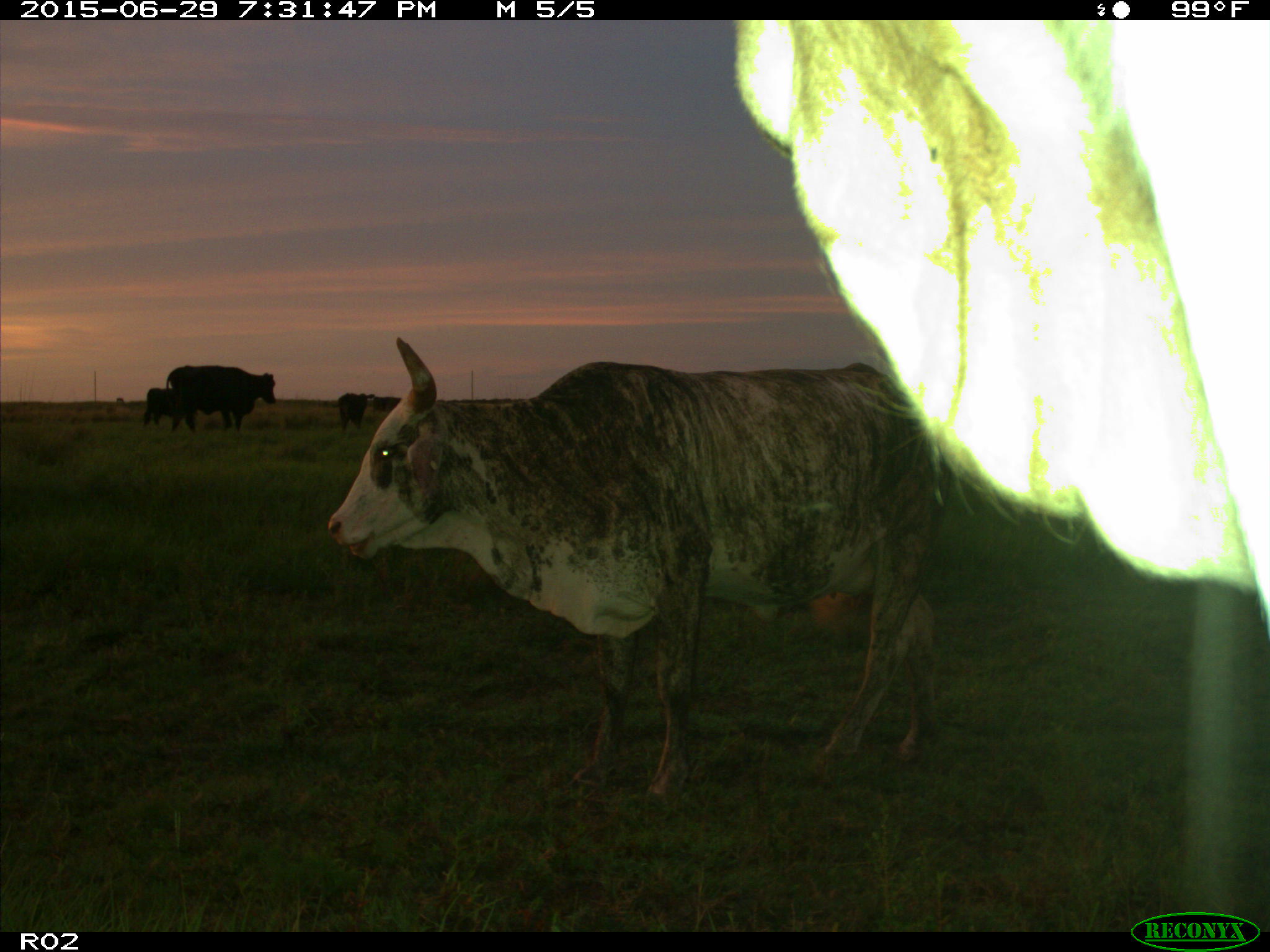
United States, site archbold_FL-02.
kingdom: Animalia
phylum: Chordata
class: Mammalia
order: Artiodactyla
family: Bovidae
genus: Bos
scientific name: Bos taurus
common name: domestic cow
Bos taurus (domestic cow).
- - -
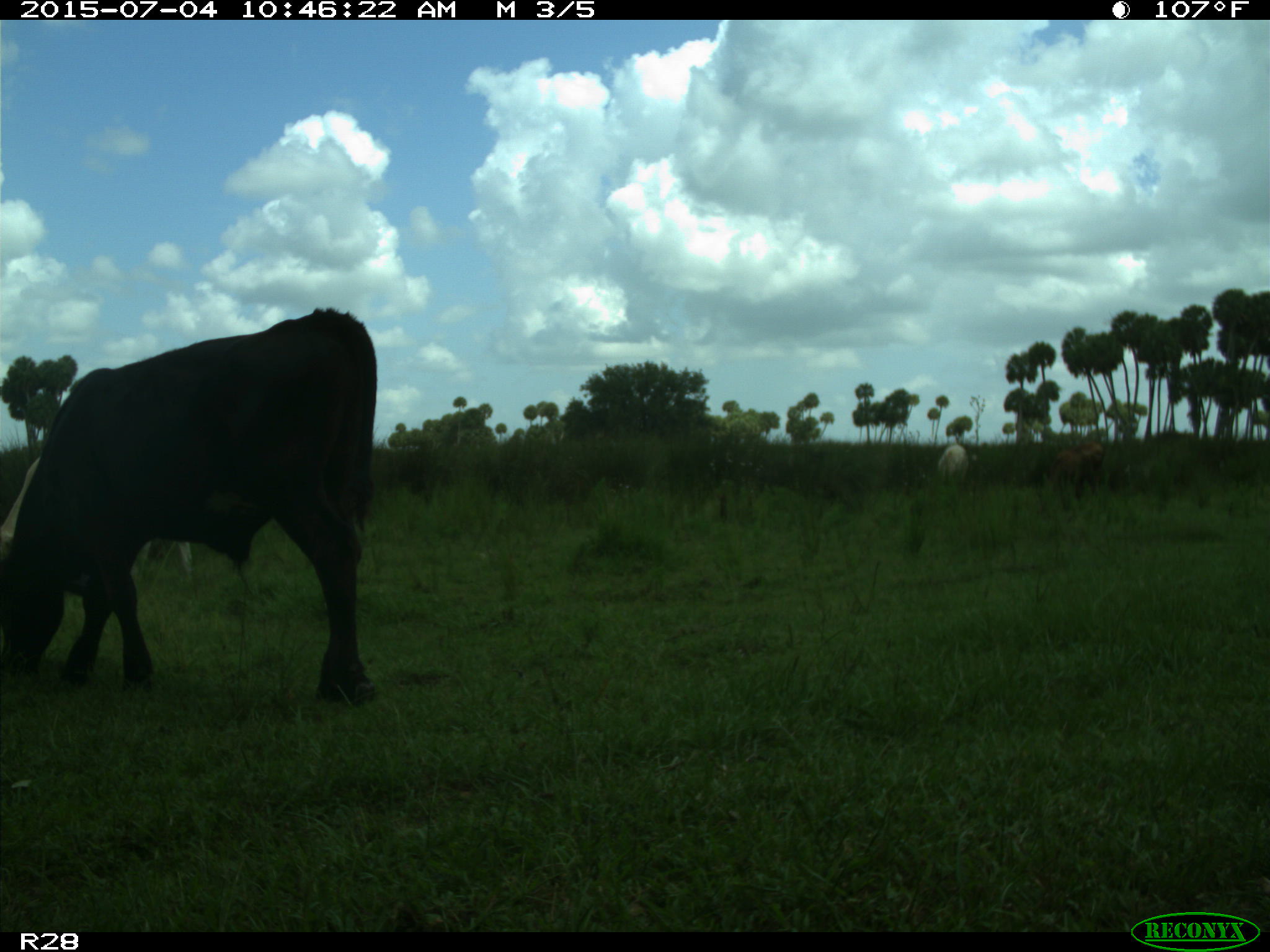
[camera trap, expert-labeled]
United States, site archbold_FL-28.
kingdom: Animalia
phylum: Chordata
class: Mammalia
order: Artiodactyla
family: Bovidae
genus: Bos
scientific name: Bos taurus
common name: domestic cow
- - -
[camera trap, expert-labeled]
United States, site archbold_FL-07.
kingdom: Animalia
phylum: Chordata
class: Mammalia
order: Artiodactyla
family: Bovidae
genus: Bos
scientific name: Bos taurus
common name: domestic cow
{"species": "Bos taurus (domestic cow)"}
- - -
Work through the material and count the lines containing "United". Answer with the number alone.

3